Not a single person was able to deal with the situation. The fire alarm kept on ringing, requiring a Rescue 1122 team to reach the hospital and put out the fire. The task took them only 15 minutes, which was ironic given the intensity of the panic that had gripped the facility.

However, the panic arose from a similar incident from a few years ago when four children lost their lives in a blaze at the hospital’s paediatric ward in June 2012.

Hollow promises

At that time, the health department had announced installing fire extinguishers at all significant spots of the hospital. The promises seem hollow, considering necessary arrangements to deal with such a situation are still not in place.

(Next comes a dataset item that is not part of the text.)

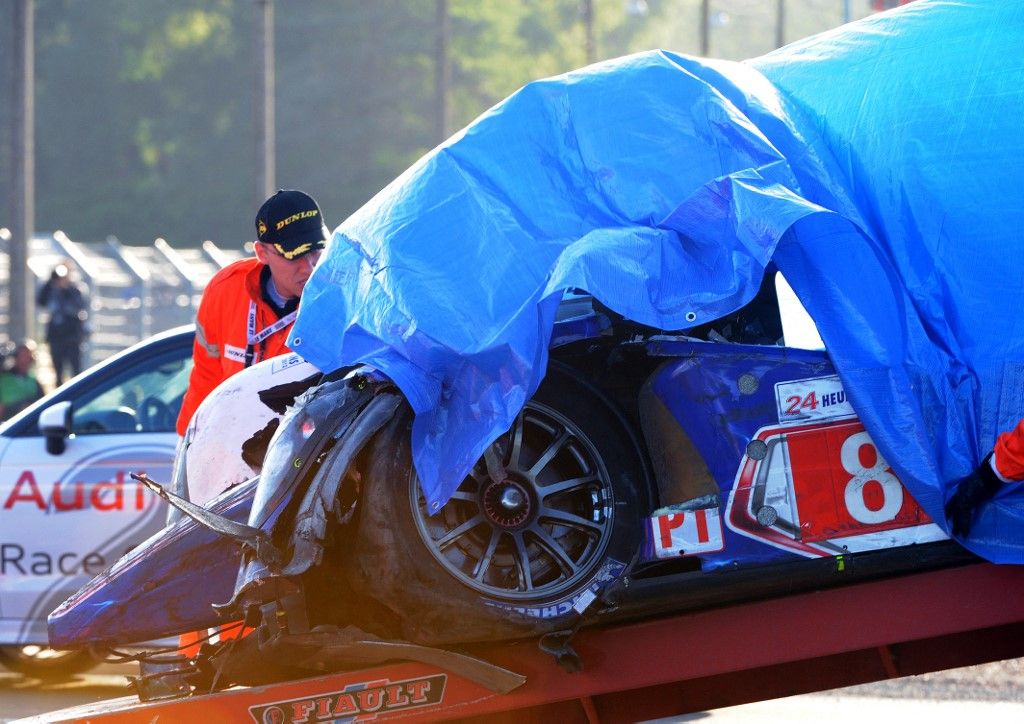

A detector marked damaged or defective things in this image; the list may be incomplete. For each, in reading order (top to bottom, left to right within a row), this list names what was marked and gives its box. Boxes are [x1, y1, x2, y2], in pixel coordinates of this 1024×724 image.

damaged wheel [348, 368, 644, 644]
crashed race car [42, 278, 968, 696]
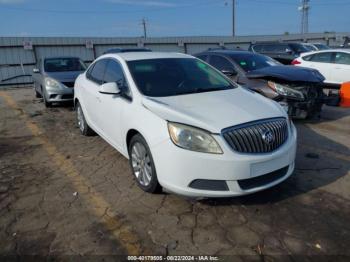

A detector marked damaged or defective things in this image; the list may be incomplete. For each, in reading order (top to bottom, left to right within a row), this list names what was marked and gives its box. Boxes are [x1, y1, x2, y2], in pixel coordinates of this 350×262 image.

“The small fire exposed the sorry state of affairs at government hospitals. Even the staffers were unable to put it out,” says Dr Farhan Gohar, who works at Services Hospital. He added the government did install some extinguishers, but all went out of order soon.

But visits to different hospitals show such mismanagement is prevalent at much larger health facilities like Mayo Hospital, Lahore General Hospital, Jinnah Hospital and Punjab Institute of Cardiology (PIC).

“A fire hose does not cost much, but they are all afraid to install it. I don’t know why,” said a medical officer of PIC, Dr Aftab Ashraf.


There are a few fire extinguishers at Mayo Hospital, but all of them are out of order, says Young Doctors Association (YDA) General Secretary Dr Salman Kazmi.

He called for giving fire-fighting equipment to every 10-bed ward along with training on fire-fighting operations. Proper checking must be carried out at all government and private hospitals, nurseries, emergencies, medical and surgical intensive care units, psychiatric and other units.

“We strongly plead for provision of fire extinguishers at all hospitals that too in working condition. Every staffer should know how to operate the main control valve,” Salman said.

Another side

While talking to The Express Tribune, Health Department spokesperson Akhlaq Ali Khan said all hospitals have already been allocated hefty amounts for development work annually and most of hospitals had already installed fire extinguishers in their premises.

“However, it is not possible for the hospital staff to be able to douse the fire in a very professional manner,” he said. “Our fire brigade department and Rescue 1122 are highly professional and they are always available when called for duty.”

He added it was not possible for the health department to install fire tenders at the hospitals. “Fire extinguishers are already installed at every important location of all the government hospitals. The paramedical staff have been trained as well to douse small fires,” he claimed.

Published in The Express Tribune, October 18th, 2016.